= 2023 Detroit casino strike =

2023 labor dispute involving Detroit casino workers and two US gambling companies

On October 17, 2023, casino workers in Detroit began a strike against MGM Resorts International, operator of the MGM Grand Detroit, and Penn Entertainment, which runs the MotorCity Casino Hotel and Hollywood Casino at Greektown. Casino workers in Michigan's largest city, represented by the Detroit Casino Council (DCC), failed to reach a labor contract. The strike lasted 47 days for MGM and 34 for Penn Entertainment and ended after a contract was ratified between the DCC and both MGM and Penn.

== Background ==
The DCC is a group of labor organizations which is made up of five organizations: UNITE HERE Local 24, the United Auto Workers (UAW), Teamsters Local 1038, Operating Engineers Local 324, and the Michigan Regional Council of Carpenters, and represents 3,700 casino employees. The DCC demanded a higher wage which kept up with the pace of inflation, which since 2021 has experienced a global surge. Casino worker representatives also stated that due to the casino industry struggling during the COVID-19 pandemic, and the number of workers who have left the industry, existing workers took up a larger load of work for the smaller pay previously.

=== Offers ===
MGM argued that the deal that it had offered the DCC workers included the largest single pay increase in the history of the MGM Grand Detroit. The company previously offered five other proposals.

The UAW released a statement on their website outlining that the final proposals before the strike deadline failed to alleviate their concerns on healthcare, job security, wage increases, high workloads, and retirement value improvement.

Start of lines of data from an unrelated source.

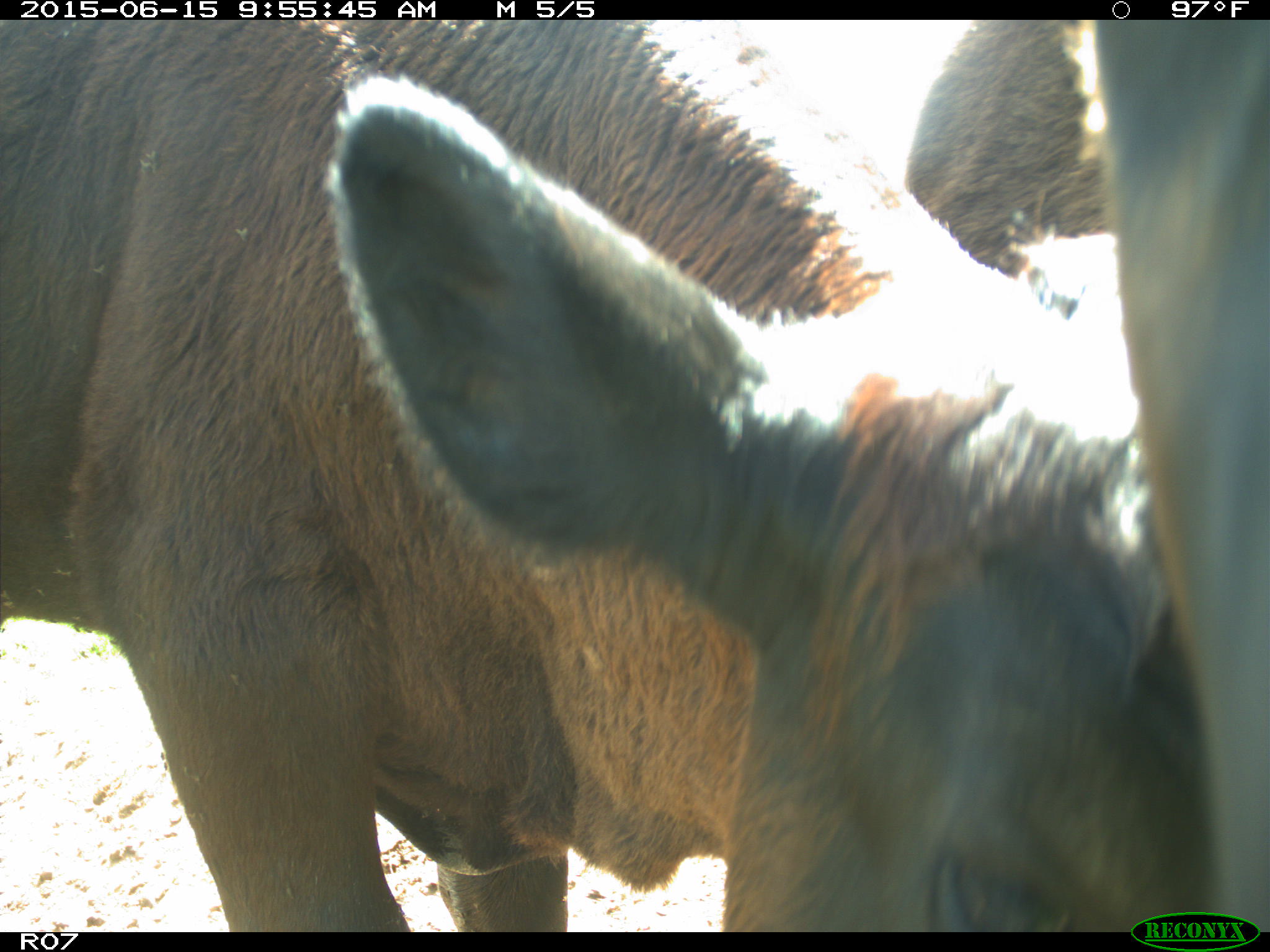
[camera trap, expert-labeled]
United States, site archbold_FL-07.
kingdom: Animalia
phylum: Chordata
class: Mammalia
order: Artiodactyla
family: Bovidae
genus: Bos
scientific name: Bos taurus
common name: domestic cow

== Strike action and responses ==
The strike officially began on October 17, 2023, after a deal could not be reached. MGM and Penn announced that their casinos would remain open. throughout the weekend of October 22-23. The casinos affected initially were the MGM Grand Detroit, Hollywood Casino at Greektown, and MotorCity Casino Hotel. According to the UAW, a near-unanimous 99% of members voted to strike if a deal wasn't reached.

The DCC estimated that operators would lose $3.4 million in revenue per day, with the single largest loss being from the MGM Grand Detroit at $1.7 million per day struck.

== Negotiated contracts and end of the strike ==
Penn Entertainment and MGM reached a tentative deal with the DCC on November 17; the deal with Penn covering 2,100 workers was ratified by members of the union, though the MGM deal was negatively received by its workers, though according to MGM, 600 workers voted in favor of the deal. MGM's largest offer prior to Penn Entertainment's ratification of the deal was rejected on November 20 which included an 18% immediate pay rise. On December 2, 2023, the DCC ratified a 64-month contract with MGM and Penn, ending the 47-day strike. The contract gives MGM workers their largest ever pay increase with no additions to healthcare bills as well as clauses targeting job protection, workload reductions, and retirement increases. MGM representatives released positive statements to news organizations in light of the ratification, stating to Reuters that the hotel would be able to "immediately resume full and normal operations". DCC member Unite Here stated that its workers would receive a $3/hour immediate raise and $5/hour in total raises by the end of the 64 months.